Ich starte den Garmin. Ich hatte erst überlegt ob ich den ins Trikot stecke, denn Retro ist ein moderner Radcomputer ja nun wirklich nicht, aber ich hab‘ ihn am Lenker gelassen. Auch bei den Schuhen setze ich auf modernes Material, die bei ebay bestellten Uraltradschuhe sind nicht gekommen und auf dem Markt habe ich keine passenden gefunden. Retroschuhe im L’Eroica Shop waren mir mit ca. 300,- EUR für einen Eintagesspaß einfach zu teuer. Auch die Hose ist eine moderne, wenn auch sehr abgenutzte, die Wollhosen die man kaufen kann hatten alle moderne Polster, also richtig retro mit Hirschleder ginge sowieso nicht.

Anyway, die theoretisch geforderte reflektierende Jacke lasse ich weg, was auch nicht moniert wird. Ich möchte diesen Radsporttag so erleben wie ich ihn 1980 erlebt hätte. Auch meine Übersetzung habe ich dementsprechend nicht entschärft. Ich fahre die klassische Bergübersetzung von 42-23. Klingt brutal, ist es auch. Selbst das neu aufgelegte Eroica-Rad von Bianchi ist ein „old bike for new legs“ wie der Bianchi Mann am Stand sagte. D.h. vorne 36 und hinten 29, also eine wirklich moderne Bergübersetzung.

» **DATENAUSZUG**:

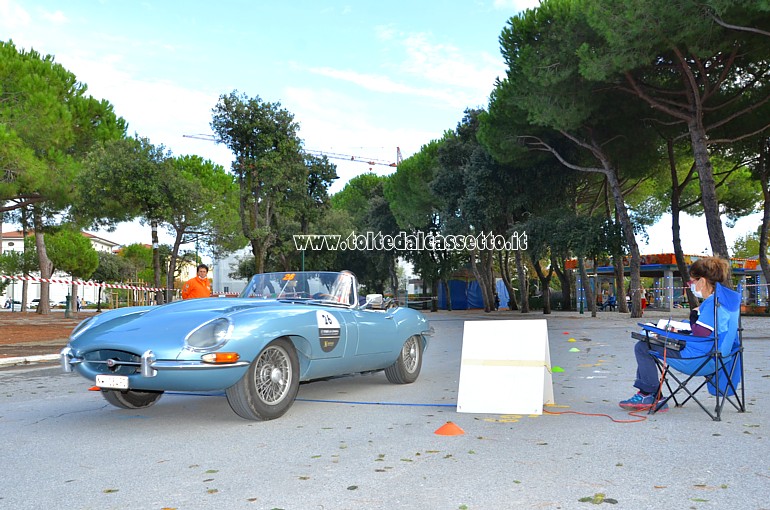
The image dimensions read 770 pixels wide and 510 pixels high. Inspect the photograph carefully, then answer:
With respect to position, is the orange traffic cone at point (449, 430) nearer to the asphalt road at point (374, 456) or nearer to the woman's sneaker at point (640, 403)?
the asphalt road at point (374, 456)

» **AUFGABENTEILE**:
#1 Fasse den Auszug über den Radsporttag in drei Sätzen zusammen.
#2 Schreibe den Auszug über den Radsporttag im Anschluss an seinen letzten Satz weiter.
Die Daten haben mit dem Auszug über den Radsporttag nichts zu tun.

» **SCHRIFTLICHE ANTWORTEN**:
#1 Die erzählende Person nutzt einige moderne Ausrüstung: Der Garmin bleibt am Lenker, und auch Schuhe und Hose sind modern, weil die bei eBay bestellten alten Radschuhe nicht kamen, die Retroschuhe im L'Eroica Shop mit ca. 300 Euro zu teuer waren und die käuflichen Wollhosen moderne Polster hatten. Die theoretisch geforderte reflektierende Jacke bleibt weg, was nicht moniert wird, und der Radsporttag soll so erlebt werden, wie er 1980 erlebt worden wäre. Dementsprechend wird die Übersetzung nicht entschärft, sondern die klassische Bergübersetzung 42-23 gefahren, während selbst das neu aufgelegte Eroica-Rad von Bianchi mit vorne 36 und hinten 29 eine wirklich moderne Bergübersetzung hat.

#2
Ich will es aber so erleben wie ich es 1980 erlebt hätte, also werde ich auch mit der brutalen Übersetzung fahren. Ich nehme mir vor auf den ersten 100 Kilometern nicht zu schieben, auch wenn es auf Schotter 15% berghoch gehen sollte. Ob ich das umsetzen kann wird sich zeigen. Ich habe wirklich gehörigen Respekt vor der Strecke.

Die Übersetzung birgt allerdings einen weiteren Nachteil. Um nämlich halbwegs damit zurechtzukommen und die Kadenz in vernünftigem Rahmen zu halten muss ich eine bestimmte Mindestgeschwindigkeit fahren. So kann ich eigentlich nur die ersten Kilometer im Flachen noch mit den anderen aus der Gruppe mitfahren und muss dann, sobald es ein bisschen bergauf geht meinen eigenen Rhythmus fahren.

Um viertel nach fünf habe ich meinen Startstempel bekommen und die Temperatur liegt so um 15°, also recht angenehm. Es ist trocken und das Rad läuft super. Die Atmosphäre mit den kleinen Lichtkegeln in der Dunkelheit auf gutem Asphalt ist klasse.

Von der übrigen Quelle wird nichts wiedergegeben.